The Justice Department announced the findings of its two civil rights investigations related to Ferguson, Missouri, today. The Justice Department found that the Ferguson Police Department (FPD) engaged in a pattern or practice of conduct that violates the First, Fourth, and 14th Amendments of the Constitution. The Justice Department also announced that the evidence examined in its independent, federal investigation into the fatal shooting of Michael Brown does not support federal civil rights charges against Ferguson Police Officer Darren Wilson.
“As detailed in our report, this investigation found a community that was deeply polarized, and where deep distrust and hostility often characterized interactions between police and area residents,” said Attorney General Eric Holder. “Our investigation showed that Ferguson police officers routinely violate the Fourth Amendment in stopping people without reasonable suspicion, arresting them without probable cause, and using unreasonable force against them. Now that our investigation has reached its conclusion, it is time for Ferguson’s leaders to take immediate, wholesale and structural corrective action. The report we have issued and the steps we have taken are only the beginning of a necessarily resource-intensive and inclusive process to promote reconciliation, to reduce and eliminate bias, and to bridge gaps and build understanding.”
“While the findings in Ferguson are very serious and the list of needed changes is long, the record of the Civil Rights Division’s work with police departments across the country shows that if the Ferguson Police Department truly commits to community policing, it can restore the trust it has lost,” said Acting Assistant Attorney General Vanita Gupta of the Civil Rights Division. “We look forward to working with City Officials and the many communities that make up Ferguson to develop and institute reforms that will focus the Ferguson Police Department on public safety and constitutional policing instead of revenue. Real community policing is possible and ensures that all people are equal before the law, and that law enforcement is seen as a part of, rather than distant from, the communities they serve.”
Attorney General Holder first announced the comprehensive pattern or practice investigation into the Ferguson Police Department after visiting that community in August 2014, and hearing directly from residents about police practices and the lack of trust between FPD and those they are sworn to protect. The investigation focused on the FPD’s use of force, including deadly force; stops, searches and arrests; discriminatory policing; and treatment of detainees inside Ferguson’s city jail by Ferguson police officers.

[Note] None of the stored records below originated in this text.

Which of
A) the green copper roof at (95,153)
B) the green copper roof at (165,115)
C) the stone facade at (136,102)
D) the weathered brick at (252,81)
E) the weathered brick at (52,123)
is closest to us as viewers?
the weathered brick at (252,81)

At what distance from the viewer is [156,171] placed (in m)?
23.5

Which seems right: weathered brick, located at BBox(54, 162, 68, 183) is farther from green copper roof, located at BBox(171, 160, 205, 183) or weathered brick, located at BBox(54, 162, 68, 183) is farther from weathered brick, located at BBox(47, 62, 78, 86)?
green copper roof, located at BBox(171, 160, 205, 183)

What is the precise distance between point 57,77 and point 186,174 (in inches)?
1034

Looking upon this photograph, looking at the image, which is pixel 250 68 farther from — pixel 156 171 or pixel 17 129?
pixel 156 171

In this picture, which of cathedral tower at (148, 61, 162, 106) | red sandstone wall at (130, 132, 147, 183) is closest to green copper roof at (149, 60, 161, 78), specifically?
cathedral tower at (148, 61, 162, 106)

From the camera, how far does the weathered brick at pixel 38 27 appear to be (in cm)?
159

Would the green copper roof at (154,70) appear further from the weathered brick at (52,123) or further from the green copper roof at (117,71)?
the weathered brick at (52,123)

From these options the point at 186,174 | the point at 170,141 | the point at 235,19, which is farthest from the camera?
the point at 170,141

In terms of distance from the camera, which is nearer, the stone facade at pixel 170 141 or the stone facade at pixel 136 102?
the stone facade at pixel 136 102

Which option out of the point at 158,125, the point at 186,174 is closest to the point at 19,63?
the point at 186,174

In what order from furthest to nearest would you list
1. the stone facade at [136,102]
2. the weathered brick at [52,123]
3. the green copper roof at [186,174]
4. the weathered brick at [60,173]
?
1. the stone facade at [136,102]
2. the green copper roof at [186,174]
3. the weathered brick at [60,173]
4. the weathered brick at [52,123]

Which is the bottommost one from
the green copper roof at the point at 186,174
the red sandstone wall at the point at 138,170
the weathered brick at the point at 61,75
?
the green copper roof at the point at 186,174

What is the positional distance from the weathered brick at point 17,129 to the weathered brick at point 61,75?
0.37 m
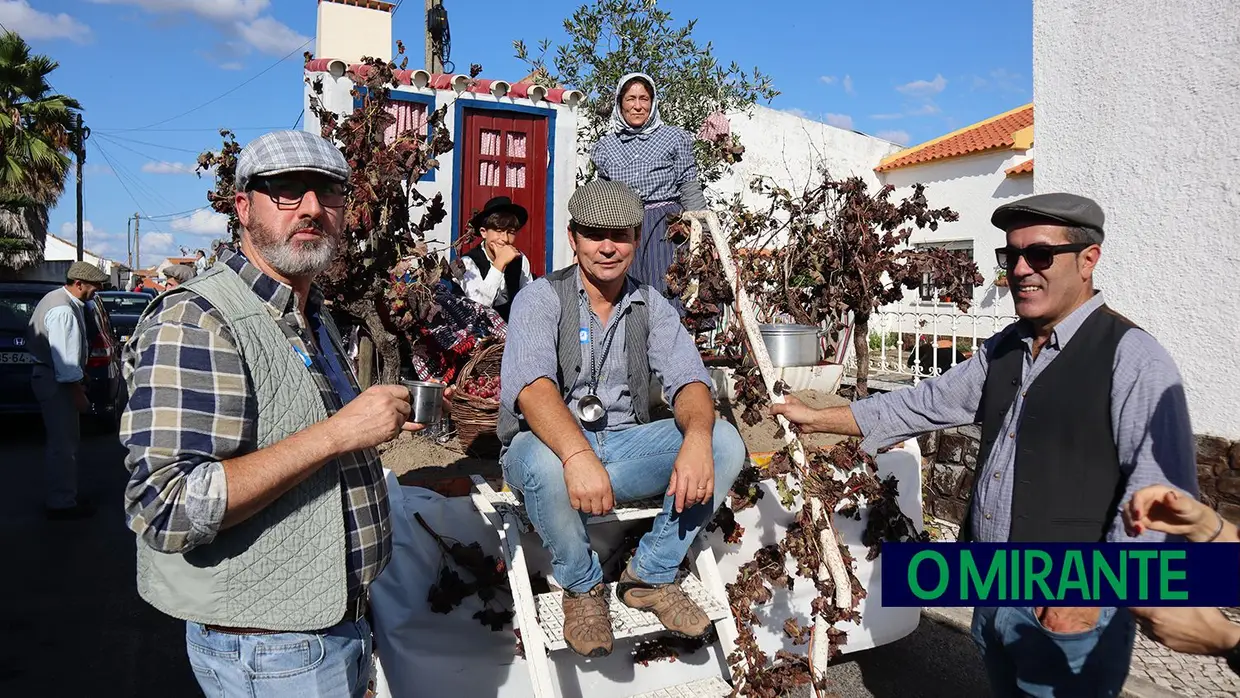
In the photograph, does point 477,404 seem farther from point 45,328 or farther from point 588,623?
point 45,328

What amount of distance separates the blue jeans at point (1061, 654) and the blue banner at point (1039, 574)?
102 millimetres

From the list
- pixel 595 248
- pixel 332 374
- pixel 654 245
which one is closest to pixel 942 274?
pixel 654 245

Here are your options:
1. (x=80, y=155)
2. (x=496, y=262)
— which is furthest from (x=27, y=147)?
(x=496, y=262)

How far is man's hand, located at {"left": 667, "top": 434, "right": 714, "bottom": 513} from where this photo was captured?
2.57 m

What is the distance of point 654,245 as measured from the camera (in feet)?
15.8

In the course of its pattern or practice investigation, the Civil Rights Division reviewed more than 35,000 pages of police records; interviewed and met with city, police and court officials, including the FPD’s chief and numerous other officers; conducted hundreds of in-person and telephone interviews, as well as participated in meetings with community members and groups; observed Ferguson Municipal Court sessions, and; analyzed FPD’s data on stops, searches and arrests. It found that the combination of Ferguson’s focus on generating revenue over public safety, along with racial bias, has a profound effect on the FPD’s police and court practices, resulting in conduct that routinely violates the Constitution and federal law. The department also found that these patterns created a lack of trust between the FPD and significant portions of Ferguson’s residents, especially African Americans.
The department found that the FPD has a pattern or practice of:
- Conducting stops without reasonable suspicion and arrests without probable cause in violation of the Fourth Amendment;
- Interfering with the right to free expression in violation of the First Amendment; and
- Using unreasonable force in violation of the Fourth Amendment.

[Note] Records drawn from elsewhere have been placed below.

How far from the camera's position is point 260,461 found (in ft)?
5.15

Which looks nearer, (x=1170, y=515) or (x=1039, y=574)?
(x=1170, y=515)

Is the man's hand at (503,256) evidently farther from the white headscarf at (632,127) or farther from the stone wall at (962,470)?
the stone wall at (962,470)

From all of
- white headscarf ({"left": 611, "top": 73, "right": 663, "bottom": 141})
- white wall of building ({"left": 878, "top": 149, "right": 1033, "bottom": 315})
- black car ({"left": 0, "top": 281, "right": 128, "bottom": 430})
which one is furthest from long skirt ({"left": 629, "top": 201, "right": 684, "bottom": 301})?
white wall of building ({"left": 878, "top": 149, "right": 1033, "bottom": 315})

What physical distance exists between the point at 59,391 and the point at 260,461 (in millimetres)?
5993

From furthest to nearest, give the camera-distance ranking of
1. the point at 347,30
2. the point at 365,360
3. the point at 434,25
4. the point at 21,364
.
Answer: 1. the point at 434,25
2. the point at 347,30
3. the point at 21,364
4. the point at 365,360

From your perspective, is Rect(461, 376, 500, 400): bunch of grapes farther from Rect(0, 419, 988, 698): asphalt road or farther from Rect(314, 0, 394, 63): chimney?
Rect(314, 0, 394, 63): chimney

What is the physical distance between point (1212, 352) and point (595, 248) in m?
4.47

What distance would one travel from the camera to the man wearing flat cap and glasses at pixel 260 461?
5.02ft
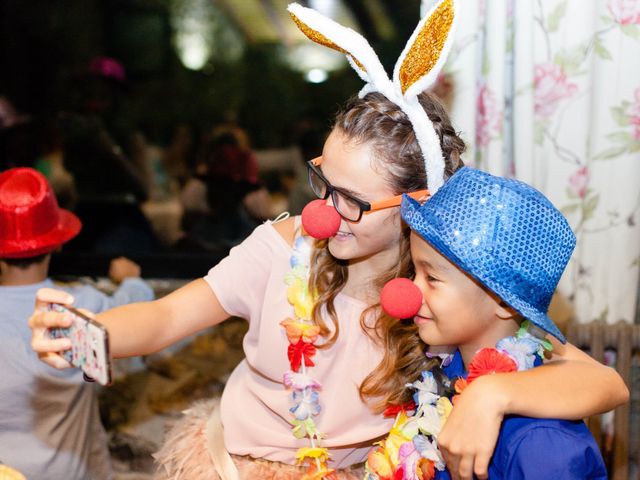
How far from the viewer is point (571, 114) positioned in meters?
1.54

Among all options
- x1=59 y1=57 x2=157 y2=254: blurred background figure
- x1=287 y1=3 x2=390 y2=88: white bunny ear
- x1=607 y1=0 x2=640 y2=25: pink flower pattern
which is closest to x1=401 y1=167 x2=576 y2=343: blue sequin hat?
x1=287 y1=3 x2=390 y2=88: white bunny ear

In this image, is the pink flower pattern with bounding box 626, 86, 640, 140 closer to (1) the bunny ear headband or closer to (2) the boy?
(1) the bunny ear headband

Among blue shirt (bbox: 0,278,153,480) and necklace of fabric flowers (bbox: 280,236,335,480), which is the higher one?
necklace of fabric flowers (bbox: 280,236,335,480)

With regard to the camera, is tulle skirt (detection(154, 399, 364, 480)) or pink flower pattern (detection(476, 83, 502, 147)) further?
→ pink flower pattern (detection(476, 83, 502, 147))

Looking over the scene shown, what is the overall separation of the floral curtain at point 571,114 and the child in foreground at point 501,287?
2.09 feet

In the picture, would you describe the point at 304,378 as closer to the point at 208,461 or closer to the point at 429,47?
the point at 208,461

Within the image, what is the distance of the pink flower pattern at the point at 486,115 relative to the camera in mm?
1559

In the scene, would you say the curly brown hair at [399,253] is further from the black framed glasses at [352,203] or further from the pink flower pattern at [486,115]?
the pink flower pattern at [486,115]

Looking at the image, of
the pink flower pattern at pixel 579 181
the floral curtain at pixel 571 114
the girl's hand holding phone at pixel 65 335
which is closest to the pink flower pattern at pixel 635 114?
the floral curtain at pixel 571 114

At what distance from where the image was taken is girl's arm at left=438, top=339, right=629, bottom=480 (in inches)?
34.4

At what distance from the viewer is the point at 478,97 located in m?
1.57

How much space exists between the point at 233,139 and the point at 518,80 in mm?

The department found that Ferguson Municipal Court has a pattern or practice of:
- Focusing on revenue over public safety, leading to court practices that violate the 14th Amendment's due process and equal protection requirements.
- Court practices exacerbating the harm of Ferguson's unconstitutional police practices
- and imposing particular hardship upon Ferguson's most vulnerable residents, especially upon those living in or near poverty. Minor offenses can generate crippling debts, result in jail time because of an inability to pay and result in the loss of a driver's license, employment, or housing.
The department found a pattern or practice of racial bias in both the FPD and municipal court:
- The harms of Ferguson's police and court practices are borne disproportionately by African Americans and that this disproportionate impact is avoidable.
- Ferguson's harmful court and police practices are due, at least in part, to intentional discrimination, as demonstrated by direct evidence of racial bias and stereotyping about African Americans by certain Ferguson police and municipal court officials.